Consciente o inconsciente, el reino importantizado de ese microuniverso social postea, abierto y enmascarado, el rostro incipiente o tallado de un narcisismo principiante, pavoneándose libre en el vasto muro de las apariencias globales. Los frágiles ligamentos del lazo social y afectivo, quebrado en la proximidad personal, se tensan más allá del prójimo inmaterial, liso y frío que, desde el púlpito brillante de un “like”, saluda parapetado sobre el balcón gris de su empatía electrónica. La solidaridad humana, conquista revolucionaria y arquetipo de construcción ético-política queda, pues, de alguna manera, revocada, transformada en destello y muestreo artificial, remoto y descarnado. Estrenamos acá, jubilosos, el momento refrescante de la “solidari-like”. El nervio sensitivo de esa elusiva solidaridad se eleva al ciberespacio, delimitando y afianzando, sobre todo, la rimbombancia del yo. Que, a la sazón, migra y se recrea, izando bandera de ironía en el exterior de la nave global. (He de recordar aquí que el sustantivo griego ironía, aún conserva dos significados prístinos: el primero, es disimulo; y el segundo, ignorancia fingida).

_Datos proporcionados:_
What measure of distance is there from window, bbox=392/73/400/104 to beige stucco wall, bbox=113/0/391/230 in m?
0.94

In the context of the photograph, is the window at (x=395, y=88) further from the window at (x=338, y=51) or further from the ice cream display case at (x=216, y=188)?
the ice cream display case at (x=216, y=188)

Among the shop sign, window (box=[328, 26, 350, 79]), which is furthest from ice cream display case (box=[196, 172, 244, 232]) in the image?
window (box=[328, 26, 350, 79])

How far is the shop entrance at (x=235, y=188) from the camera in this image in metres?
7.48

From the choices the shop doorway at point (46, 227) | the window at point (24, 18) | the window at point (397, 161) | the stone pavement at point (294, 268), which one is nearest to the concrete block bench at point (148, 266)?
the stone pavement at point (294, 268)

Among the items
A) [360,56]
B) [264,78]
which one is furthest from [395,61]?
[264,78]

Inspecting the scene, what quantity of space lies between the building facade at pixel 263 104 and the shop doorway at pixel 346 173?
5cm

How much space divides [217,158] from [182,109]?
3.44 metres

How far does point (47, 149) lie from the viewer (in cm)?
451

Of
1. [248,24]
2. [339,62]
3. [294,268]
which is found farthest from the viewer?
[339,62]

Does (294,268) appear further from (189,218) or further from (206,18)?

_Consignas del ejercicio:_
a – Escribe todos los adjetivos que acompañan a «prójimo» en el fragmento sobre la solidaridad y el «like».
b – Prosigue el fragmento sobre la solidaridad y el «like» a partir de su última oración.

_Resultados esperados:_
a – inmaterial, liso, frío

b –
Cada intento por llenar el pozo sediento y profundo del prestigio, la reputación o la fama, sacude, en su lar nativo, la zapata de la personalidad, que ahora brota y se desgrana afuera, parcelada en la redención universal del ego que persigue su propio eco en la pantalla libidinal. La realidad virtual se aviene indiscutida y recelosa, pero triunfante. En la búsqueda infatigable de pomposidad y lisonja se abandona el río angosto del narciso mitológico, para, en cambio, sin control ni cuidado, mirarse hoy en la superficie radical del nuevo e inconmensurable océano digital. Mientras, la exacerbada percepción de la autoimportancia genera cada vez, con mayor despliegue, más egoísmo, ansiedad, soberbia, codicia y vanidad. A través de la virtualidad, la demanda de grandeza enerva el estatus de una superioridad artificial con alto riesgo emocional y costoso balance humano. Y en el convento de los elogios y la urgencia de nobleza fabricada artificialmente, cabe todo arte pasajero, toda turbia vanagloria.

Entre el sacramento de los followers y la ofrenda que asegura el like, ¿es mala la vida de la red, la ubicuidad del entretenimiento? Nada malo tiene, aduce Han (2019); lo malévolo se exprime de la hinchada pretensión de creerla paradigma sagrado, y de la tendencia totalizante de su influjo indiscriminado, oblicuo y poderoso. Después de escarbar allí prestigio y nombradía, ¡queda vida real!